Judgment affirmed. Felton, J., concurs.
Under the allegations of the petition the plaintiff had worked for a number of years in the building where she was injured, and evidently was familiar with the surroundings and the use of the automatic elevator in question. A short time before the alleged injury, she had used the elevator in going from the third floor of the building, where she worked, to the first floor to eat lunch, and after eating lunch, while in the act of returning to her work on the third floor, she went to the elevator on the first floor, pushed the elevator button, and according to the allegations of the petition, when the door opened she stepped into the open elevator shaft and fell to the basement of the building.

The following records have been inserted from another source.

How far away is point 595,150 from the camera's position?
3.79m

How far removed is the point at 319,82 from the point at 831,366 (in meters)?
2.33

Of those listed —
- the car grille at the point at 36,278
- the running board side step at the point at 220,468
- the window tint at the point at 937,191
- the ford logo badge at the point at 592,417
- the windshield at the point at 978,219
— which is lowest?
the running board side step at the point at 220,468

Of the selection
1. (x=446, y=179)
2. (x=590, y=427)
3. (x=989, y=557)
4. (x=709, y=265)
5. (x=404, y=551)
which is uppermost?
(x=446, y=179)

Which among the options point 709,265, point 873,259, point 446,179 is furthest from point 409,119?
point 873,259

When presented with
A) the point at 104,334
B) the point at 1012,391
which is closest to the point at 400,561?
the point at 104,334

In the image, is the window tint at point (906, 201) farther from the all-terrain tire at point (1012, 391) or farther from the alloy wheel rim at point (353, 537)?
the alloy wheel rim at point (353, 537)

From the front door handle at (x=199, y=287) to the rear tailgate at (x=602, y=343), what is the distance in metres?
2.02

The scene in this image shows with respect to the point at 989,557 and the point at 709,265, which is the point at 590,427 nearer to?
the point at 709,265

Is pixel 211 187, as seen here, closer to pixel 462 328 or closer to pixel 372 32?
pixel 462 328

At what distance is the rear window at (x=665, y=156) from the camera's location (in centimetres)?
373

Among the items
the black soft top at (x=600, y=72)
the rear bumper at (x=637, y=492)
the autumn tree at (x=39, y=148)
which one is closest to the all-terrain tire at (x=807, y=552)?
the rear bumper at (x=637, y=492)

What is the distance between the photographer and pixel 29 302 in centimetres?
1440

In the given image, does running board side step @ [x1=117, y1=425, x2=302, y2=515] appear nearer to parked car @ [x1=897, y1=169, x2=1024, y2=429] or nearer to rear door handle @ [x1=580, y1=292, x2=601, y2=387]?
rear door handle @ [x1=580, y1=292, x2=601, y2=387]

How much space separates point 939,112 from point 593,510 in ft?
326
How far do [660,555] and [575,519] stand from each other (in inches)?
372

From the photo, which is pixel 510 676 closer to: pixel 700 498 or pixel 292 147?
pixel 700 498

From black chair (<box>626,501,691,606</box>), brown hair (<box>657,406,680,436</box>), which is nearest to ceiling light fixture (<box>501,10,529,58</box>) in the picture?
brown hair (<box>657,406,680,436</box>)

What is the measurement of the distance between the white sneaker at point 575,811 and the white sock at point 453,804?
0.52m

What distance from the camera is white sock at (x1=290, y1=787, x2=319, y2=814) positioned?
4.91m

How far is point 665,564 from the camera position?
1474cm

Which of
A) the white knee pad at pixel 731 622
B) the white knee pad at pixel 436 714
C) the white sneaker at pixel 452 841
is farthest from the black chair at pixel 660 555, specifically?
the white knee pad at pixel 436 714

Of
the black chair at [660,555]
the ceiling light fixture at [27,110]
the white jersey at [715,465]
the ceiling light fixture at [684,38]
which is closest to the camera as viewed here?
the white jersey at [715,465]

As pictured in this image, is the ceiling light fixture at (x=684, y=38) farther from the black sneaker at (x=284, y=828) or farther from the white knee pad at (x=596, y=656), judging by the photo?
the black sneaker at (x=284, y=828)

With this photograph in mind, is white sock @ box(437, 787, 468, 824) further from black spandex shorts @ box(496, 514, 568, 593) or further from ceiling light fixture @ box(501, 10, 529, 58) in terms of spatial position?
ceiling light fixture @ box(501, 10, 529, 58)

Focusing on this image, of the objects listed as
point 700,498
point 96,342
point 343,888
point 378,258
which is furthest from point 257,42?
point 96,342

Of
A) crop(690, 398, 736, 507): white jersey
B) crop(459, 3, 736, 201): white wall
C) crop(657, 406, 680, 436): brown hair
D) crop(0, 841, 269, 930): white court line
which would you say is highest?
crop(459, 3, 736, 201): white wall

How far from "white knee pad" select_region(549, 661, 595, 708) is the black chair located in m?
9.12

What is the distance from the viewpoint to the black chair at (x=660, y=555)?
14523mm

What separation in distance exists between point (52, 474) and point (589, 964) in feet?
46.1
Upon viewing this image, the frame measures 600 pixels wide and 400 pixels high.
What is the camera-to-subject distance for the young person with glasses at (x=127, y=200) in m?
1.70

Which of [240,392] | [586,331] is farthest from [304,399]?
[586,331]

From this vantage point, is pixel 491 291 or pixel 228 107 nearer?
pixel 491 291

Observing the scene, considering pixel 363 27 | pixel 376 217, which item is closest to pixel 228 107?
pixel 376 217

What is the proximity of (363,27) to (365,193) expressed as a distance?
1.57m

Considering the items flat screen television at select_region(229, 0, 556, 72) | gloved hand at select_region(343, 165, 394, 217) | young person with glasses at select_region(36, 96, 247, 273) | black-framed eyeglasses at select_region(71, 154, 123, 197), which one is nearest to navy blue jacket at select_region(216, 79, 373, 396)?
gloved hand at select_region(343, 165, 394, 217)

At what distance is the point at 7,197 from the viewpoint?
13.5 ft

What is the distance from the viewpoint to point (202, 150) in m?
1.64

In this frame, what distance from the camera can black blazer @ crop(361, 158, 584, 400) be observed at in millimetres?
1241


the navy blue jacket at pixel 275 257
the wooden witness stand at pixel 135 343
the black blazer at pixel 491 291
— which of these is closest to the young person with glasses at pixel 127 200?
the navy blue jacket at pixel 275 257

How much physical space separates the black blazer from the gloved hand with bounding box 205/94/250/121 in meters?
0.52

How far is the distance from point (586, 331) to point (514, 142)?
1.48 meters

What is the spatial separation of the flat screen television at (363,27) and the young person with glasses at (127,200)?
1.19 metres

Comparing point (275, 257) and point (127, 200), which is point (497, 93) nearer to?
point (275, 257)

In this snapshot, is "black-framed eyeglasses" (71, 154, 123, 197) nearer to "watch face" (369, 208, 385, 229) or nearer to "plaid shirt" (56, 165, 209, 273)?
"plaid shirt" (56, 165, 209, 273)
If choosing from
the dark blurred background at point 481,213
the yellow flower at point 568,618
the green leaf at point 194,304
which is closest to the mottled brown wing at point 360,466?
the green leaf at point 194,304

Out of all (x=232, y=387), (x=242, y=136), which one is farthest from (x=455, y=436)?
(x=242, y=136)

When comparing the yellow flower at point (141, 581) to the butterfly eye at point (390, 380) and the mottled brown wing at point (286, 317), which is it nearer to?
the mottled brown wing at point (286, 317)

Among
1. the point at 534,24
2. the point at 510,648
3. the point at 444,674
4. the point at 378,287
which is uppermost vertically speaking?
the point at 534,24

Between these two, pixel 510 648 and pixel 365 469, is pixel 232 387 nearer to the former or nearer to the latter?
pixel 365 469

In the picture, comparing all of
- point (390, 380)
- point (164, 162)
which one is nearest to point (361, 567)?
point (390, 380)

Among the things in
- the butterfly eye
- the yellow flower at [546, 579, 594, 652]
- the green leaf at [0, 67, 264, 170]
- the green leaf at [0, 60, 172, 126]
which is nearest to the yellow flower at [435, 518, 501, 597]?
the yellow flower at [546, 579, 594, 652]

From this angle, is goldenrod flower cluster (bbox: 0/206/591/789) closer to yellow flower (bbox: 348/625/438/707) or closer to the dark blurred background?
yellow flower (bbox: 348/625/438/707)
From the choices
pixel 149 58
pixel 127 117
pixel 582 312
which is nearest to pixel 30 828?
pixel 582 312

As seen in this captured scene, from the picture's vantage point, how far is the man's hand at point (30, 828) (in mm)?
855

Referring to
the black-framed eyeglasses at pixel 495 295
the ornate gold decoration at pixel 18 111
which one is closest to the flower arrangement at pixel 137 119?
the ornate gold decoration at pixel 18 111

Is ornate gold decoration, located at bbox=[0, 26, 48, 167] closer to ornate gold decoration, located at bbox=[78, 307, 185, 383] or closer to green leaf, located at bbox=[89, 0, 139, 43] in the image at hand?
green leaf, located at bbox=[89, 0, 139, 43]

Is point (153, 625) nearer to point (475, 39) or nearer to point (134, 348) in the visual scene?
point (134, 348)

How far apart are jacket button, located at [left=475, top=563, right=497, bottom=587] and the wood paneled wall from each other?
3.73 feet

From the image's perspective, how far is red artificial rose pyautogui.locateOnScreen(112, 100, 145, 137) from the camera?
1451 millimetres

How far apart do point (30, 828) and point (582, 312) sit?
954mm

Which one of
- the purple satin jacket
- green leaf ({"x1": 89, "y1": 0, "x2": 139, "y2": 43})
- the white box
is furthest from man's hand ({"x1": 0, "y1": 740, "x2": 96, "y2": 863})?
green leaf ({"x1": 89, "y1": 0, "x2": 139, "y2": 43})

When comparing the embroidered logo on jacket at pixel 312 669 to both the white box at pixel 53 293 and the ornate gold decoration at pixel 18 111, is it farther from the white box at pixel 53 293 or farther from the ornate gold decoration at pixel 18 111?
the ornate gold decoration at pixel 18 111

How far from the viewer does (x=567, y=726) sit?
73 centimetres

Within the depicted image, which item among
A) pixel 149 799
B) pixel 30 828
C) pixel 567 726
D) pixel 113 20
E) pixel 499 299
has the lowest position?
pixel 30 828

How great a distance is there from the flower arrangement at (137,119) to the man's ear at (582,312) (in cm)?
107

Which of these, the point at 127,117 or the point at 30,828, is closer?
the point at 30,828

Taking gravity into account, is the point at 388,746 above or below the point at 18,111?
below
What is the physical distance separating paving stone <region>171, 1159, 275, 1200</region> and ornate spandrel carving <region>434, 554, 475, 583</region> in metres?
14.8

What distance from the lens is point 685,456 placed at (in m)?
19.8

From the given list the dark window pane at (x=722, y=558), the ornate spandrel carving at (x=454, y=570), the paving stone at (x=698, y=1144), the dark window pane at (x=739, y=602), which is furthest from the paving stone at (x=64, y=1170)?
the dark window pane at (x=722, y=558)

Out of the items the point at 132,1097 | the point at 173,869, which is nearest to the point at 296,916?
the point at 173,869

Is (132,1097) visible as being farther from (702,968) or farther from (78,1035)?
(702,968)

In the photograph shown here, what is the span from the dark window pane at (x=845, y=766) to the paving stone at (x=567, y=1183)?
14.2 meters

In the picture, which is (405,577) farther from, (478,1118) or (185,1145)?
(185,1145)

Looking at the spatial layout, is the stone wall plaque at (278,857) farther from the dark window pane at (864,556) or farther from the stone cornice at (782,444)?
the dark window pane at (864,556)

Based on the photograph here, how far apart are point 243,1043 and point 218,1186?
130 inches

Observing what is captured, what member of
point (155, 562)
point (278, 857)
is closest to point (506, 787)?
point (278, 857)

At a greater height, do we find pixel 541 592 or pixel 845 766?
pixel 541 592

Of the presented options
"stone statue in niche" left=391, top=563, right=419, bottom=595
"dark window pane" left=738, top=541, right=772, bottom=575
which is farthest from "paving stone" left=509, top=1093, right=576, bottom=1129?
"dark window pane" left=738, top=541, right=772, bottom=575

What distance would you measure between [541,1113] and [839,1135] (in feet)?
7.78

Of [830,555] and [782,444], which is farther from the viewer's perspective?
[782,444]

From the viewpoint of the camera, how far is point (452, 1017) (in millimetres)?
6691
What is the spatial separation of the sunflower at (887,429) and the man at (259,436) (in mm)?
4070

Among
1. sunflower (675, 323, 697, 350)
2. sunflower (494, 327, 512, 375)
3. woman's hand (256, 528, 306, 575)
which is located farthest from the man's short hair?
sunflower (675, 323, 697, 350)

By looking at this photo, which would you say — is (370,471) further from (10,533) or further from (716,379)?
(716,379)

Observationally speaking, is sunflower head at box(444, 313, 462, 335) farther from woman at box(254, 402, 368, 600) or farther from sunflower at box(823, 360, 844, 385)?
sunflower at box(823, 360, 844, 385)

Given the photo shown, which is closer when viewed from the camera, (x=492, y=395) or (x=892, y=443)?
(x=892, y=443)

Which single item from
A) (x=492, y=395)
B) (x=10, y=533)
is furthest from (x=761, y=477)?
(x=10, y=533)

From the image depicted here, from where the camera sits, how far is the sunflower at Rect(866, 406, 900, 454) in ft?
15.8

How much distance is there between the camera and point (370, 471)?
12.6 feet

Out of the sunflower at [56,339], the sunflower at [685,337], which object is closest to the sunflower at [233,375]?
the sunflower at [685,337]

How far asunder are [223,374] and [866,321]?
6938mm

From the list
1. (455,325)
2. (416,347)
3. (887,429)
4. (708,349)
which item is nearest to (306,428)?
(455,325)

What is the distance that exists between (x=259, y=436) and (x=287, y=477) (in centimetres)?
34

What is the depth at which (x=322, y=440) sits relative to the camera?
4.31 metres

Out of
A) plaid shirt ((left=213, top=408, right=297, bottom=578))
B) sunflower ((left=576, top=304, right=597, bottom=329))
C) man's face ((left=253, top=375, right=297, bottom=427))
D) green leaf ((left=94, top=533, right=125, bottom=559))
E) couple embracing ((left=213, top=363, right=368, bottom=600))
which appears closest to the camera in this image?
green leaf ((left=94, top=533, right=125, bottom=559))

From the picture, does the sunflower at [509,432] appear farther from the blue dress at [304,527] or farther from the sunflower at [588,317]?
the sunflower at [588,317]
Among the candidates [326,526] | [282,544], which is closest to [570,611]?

She alleged that there was a light burning in the elevator shaft, and that it was noon time; and it plainly appears from the petition that she could have seen that the elevator was not in place when the door opened, had she only looked. I think the petition, as against demurrer, shows that the plaintiff is barred from a recovery by her own negligence, and that the court erred in overruling the demurrer to the petition.
I think the rulings in the cases of Peniston v. Newnan Hospital, 40 Ga. App. 367 ( 149 S.E. 715), and Macon Savings Bank v. Geoghegan, 48 Ga. App. 1 (supra), are applicable and controlling in the present case.